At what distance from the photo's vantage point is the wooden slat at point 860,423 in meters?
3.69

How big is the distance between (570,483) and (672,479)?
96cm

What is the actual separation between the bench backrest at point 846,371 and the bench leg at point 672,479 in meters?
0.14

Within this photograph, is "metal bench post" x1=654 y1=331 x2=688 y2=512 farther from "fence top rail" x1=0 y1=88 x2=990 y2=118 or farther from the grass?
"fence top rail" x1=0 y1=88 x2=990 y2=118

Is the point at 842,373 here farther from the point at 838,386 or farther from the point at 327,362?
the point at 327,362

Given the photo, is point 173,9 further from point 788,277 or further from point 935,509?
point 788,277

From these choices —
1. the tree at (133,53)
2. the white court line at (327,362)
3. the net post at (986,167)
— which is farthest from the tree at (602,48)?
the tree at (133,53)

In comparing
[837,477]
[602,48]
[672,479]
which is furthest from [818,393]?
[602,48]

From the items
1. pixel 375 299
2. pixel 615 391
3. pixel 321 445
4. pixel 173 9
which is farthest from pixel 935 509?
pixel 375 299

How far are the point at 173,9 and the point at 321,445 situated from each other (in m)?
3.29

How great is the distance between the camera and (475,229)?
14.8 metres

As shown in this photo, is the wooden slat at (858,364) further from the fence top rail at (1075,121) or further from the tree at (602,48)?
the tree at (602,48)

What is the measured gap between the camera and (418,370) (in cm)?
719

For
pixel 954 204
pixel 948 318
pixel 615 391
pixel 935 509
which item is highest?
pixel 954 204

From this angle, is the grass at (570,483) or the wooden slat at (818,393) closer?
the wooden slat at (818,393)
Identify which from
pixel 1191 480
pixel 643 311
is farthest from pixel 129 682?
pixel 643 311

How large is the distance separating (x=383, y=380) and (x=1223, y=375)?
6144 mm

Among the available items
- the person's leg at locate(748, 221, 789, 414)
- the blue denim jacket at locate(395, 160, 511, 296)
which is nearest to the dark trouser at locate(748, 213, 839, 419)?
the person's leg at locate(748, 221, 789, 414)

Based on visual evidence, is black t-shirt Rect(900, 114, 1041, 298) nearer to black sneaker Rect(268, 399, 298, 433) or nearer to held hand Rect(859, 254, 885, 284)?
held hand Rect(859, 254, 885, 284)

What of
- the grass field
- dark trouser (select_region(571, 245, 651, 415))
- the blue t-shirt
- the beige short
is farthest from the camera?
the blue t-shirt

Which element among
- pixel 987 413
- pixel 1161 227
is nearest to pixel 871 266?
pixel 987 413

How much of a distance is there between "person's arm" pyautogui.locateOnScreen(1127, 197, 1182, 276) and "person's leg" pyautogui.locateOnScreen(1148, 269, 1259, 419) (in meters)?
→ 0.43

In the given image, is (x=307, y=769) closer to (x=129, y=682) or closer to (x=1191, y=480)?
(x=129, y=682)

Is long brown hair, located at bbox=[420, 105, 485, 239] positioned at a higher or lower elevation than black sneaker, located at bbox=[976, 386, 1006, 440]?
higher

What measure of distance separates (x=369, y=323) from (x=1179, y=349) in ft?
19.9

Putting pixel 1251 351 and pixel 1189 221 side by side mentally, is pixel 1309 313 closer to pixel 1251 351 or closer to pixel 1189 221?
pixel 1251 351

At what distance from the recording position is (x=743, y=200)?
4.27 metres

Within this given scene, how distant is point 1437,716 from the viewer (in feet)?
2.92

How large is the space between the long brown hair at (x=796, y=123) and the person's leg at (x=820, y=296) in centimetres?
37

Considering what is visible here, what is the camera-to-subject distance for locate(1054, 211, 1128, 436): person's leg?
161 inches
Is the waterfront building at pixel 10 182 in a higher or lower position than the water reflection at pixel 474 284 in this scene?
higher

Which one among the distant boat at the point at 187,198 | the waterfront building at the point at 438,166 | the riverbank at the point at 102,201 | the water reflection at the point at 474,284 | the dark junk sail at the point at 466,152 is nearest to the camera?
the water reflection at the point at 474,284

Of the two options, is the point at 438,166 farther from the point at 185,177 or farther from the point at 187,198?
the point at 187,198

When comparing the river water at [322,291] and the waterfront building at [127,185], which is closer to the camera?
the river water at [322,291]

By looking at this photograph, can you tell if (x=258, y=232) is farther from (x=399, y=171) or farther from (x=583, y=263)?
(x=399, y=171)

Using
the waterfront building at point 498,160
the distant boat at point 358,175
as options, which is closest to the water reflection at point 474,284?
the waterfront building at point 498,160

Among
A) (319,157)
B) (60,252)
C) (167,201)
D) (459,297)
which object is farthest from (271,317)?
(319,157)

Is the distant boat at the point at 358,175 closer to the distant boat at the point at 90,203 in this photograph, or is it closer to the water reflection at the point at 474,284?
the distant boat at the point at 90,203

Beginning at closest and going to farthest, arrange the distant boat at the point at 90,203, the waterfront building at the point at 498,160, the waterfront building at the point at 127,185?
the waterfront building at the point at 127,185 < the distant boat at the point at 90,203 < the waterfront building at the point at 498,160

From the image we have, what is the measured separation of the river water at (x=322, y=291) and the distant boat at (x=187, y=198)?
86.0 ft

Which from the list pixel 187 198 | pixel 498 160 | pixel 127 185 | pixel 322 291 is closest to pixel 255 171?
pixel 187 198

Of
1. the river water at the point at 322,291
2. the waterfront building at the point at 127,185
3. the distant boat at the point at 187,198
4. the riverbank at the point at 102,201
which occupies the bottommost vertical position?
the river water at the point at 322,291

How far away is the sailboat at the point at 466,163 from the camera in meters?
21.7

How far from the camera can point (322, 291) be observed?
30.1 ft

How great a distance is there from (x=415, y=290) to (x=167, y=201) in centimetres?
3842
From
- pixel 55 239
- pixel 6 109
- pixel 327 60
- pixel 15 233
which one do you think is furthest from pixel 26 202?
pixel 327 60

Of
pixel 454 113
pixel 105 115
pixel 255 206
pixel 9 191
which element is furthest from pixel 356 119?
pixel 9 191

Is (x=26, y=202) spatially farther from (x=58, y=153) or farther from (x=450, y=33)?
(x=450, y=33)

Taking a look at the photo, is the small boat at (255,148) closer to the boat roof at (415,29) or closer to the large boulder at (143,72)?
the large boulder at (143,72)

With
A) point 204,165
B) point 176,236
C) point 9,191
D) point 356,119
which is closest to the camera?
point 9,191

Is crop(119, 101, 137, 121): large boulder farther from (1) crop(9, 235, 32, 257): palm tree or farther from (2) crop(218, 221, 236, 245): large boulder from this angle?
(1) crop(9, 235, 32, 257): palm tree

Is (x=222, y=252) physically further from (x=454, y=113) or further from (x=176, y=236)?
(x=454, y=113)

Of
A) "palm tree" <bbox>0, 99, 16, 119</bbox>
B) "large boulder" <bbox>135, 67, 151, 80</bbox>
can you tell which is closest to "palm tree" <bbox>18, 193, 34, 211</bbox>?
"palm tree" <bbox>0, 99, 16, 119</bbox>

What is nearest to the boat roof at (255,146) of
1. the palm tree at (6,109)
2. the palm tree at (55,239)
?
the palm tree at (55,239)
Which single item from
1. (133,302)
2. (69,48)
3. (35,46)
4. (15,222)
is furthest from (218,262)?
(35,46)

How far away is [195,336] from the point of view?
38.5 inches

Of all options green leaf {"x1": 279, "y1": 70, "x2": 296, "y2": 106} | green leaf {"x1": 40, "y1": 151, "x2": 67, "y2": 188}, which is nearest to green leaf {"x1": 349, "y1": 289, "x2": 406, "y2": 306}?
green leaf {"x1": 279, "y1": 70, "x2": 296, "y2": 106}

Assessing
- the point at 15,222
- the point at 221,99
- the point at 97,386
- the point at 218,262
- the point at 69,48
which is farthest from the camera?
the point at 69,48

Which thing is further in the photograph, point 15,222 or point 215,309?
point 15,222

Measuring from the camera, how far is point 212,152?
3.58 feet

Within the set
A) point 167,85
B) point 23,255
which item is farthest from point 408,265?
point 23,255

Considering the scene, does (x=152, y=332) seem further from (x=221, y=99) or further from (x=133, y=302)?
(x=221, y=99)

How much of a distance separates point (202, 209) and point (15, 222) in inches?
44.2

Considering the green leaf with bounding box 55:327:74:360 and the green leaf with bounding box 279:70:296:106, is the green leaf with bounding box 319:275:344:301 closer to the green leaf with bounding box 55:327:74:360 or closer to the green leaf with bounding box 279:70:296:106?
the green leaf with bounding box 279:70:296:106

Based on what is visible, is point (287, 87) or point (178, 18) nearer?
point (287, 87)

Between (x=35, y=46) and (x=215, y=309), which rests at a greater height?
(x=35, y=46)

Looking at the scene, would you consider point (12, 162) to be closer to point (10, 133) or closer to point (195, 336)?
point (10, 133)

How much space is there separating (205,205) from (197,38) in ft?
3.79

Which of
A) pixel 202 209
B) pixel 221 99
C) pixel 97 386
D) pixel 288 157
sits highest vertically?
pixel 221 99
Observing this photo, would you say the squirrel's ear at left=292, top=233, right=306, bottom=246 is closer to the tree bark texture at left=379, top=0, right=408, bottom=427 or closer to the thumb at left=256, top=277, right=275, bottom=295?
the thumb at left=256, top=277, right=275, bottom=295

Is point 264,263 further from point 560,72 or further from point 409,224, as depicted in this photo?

──────

- _OBJECTIVE_:
Return each line from the entries above that contains the word "large".

- _RESPONSE FOR THIS EXERCISE_:
How large is the distance separating (x=383, y=380) and (x=1223, y=375)?
How large is the space between the long brown hair at (x=796, y=123) and the person's leg at (x=820, y=296) in centimetres?
Taking a look at the photo, is the small boat at (255,148) closer to the boat roof at (415,29) or closer to the large boulder at (143,72)?
the large boulder at (143,72)
Is crop(119, 101, 137, 121): large boulder farther from (1) crop(9, 235, 32, 257): palm tree or farther from (2) crop(218, 221, 236, 245): large boulder from this angle?
B) "large boulder" <bbox>135, 67, 151, 80</bbox>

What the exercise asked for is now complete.